The technology allows the laying of lengths from (80 – 100)m and is mainly used for the reclaiming of water, sewer and gas pipelines and allows the replacement of existing utilities. Its utilization is conditioned by the presence nearby of other sub services which could be damaged through compression, as well as by the presence of bends, multiple or single angle variations superior to 3° which mean obligatory interruption of the insertion process.


5.3.2 Pipe splitting


The technology is similar to the previous one, but allows the replacement of an existing pipeline built with ductile materials (spheroid cast iron, steel).


6- Normative aspects.

No dig technologies are in complete harmony with the present legal provisions which place great attention on the environmental theme, orientating towards technical choices which allow to :

–         avoid any possible waste

–         make the recycling of available resources easier

–         rationalize the use of the sub-soil (a limited resource)

–         minimize inconvenience to vehicle traffic and local population

the principal normative reference are :

– nr. 285/1992- Highway Code- which refers to the obligation to drill through road subsoil using horizontal drilling without damaging the road surface.
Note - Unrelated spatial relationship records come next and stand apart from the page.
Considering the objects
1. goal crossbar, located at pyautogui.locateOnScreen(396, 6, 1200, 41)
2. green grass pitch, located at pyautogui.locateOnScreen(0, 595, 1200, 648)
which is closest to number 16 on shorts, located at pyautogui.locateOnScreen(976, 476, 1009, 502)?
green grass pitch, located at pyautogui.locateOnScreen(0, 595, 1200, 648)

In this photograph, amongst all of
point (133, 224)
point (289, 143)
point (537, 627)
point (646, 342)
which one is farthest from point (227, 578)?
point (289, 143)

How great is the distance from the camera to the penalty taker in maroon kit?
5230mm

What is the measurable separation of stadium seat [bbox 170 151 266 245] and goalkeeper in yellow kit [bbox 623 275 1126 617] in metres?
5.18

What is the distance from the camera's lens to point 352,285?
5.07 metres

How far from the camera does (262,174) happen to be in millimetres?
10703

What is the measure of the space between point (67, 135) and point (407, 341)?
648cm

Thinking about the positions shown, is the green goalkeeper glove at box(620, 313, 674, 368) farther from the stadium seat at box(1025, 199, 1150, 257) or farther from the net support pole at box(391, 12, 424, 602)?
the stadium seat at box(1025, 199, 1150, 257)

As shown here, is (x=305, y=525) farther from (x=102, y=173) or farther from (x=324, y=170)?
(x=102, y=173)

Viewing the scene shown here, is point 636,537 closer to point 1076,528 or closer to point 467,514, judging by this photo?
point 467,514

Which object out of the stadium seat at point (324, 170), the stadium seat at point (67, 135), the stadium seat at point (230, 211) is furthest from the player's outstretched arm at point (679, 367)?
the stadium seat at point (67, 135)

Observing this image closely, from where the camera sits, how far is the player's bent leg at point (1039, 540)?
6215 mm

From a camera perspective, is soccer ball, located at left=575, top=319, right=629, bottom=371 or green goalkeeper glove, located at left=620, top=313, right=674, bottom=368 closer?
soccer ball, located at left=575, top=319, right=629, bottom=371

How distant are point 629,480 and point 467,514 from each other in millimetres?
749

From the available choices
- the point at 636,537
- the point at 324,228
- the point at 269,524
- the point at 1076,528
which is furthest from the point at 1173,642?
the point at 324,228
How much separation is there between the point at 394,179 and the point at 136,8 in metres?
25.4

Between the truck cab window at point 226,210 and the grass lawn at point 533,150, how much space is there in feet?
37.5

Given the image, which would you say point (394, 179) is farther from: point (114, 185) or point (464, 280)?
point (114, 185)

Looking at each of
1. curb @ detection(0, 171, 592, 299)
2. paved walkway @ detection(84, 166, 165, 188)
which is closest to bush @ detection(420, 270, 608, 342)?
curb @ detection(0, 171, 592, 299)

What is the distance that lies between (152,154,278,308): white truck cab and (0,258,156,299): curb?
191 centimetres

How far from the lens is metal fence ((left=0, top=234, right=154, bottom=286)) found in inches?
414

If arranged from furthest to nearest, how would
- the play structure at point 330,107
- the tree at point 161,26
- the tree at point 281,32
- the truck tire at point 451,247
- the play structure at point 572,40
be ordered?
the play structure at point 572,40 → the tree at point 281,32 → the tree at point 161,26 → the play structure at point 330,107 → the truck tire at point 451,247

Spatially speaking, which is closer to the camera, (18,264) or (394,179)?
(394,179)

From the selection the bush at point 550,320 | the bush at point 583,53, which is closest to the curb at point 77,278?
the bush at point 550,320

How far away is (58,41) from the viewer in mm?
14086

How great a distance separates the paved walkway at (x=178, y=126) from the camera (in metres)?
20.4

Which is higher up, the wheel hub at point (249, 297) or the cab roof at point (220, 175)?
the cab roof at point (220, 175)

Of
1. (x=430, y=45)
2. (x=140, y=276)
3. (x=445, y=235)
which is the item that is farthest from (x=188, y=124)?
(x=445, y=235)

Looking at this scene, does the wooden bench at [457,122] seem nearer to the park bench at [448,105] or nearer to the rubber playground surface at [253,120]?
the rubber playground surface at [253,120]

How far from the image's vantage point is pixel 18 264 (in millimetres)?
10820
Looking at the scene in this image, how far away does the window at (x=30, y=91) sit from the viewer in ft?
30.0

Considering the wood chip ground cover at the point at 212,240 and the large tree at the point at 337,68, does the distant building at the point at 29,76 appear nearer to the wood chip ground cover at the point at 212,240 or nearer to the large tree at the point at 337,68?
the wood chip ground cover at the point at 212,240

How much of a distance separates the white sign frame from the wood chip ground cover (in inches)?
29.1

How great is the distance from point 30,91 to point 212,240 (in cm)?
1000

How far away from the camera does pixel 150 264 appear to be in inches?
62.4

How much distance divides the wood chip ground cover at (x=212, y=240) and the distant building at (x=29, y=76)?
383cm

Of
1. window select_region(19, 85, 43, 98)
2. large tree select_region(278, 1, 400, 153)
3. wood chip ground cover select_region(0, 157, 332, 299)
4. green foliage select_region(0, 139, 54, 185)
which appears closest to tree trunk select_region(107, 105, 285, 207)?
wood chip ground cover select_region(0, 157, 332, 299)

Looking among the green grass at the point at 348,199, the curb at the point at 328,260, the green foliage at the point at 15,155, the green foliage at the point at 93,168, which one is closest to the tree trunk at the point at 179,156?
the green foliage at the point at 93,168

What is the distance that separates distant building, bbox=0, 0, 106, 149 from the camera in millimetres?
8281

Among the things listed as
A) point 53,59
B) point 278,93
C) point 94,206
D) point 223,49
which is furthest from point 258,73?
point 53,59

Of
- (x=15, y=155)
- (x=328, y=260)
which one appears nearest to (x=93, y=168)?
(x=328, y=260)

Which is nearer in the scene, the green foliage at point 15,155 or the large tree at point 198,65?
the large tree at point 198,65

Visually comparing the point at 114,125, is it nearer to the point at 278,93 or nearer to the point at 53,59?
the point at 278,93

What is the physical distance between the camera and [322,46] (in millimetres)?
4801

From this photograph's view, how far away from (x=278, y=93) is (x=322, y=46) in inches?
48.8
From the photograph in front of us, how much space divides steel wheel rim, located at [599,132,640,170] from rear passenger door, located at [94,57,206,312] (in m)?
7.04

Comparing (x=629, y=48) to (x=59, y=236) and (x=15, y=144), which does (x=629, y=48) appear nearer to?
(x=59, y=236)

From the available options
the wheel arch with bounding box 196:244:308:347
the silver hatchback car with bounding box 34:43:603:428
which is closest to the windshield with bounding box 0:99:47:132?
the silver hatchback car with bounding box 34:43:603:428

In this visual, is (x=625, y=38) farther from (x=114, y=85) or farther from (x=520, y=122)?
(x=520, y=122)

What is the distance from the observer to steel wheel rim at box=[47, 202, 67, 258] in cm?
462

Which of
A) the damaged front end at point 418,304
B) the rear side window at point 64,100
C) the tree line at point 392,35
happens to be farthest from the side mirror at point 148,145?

–         Cabinet Minister’s Directive dated 3 March 1999 – rational replacement of technological plants in the subsoil – which has the aim of giving preference to all those techniques which minimize environmental and vehicle circulation impacts.

Directive 2001/42/CE adopted in the D.lgs nr 52/06 titled “Directives in environmental matters” (more commonly known as “Environmental Code”, at art.53, comma 1, provides that the safeguarding of the soil and subsoil should

–         be ensured, in particular, for soil it means the territory, the soil, subsoil, the inhabitants and infrastructural works


–         Decree dated 10/08/2004 by the Ministry for Infrastructures and Transport with reference to “Technical directives for the crossing and parallelisms of pipelines and canals conveying liquids and gas with railway lines and other transport lines” which introduces the use of horizontal drilling with polyethylene pipes for the crossing of railway lines


–         With particular references to the mini-trench laying technique, while the highway code prescribes a minimum depth of one metre of the extrados, on the

roadway, the above mentioned directive, recently integrated by the L.n.69/09, allows local authorities responsible for road maintenance to derogate such provisions whenever low environmental impact technologies are used.


–         “realization Rules “ (soon to be published) of the new Contract Code (D.lgs nr 163/2006 ) which introduces a new category of special works ( OS  35) called “low environmental impact interventions” which concerns precisely “ the realization and maintenance of any subsoil work involving the use of non-invasive (no-dig) technologies. It includes, for example, guided and non guided horizontal drilling, with the eventual rehabilitation and exploitation of existing structures”


–         local authorities will be able to avail themselves of these techniques providing for them in their call for bids.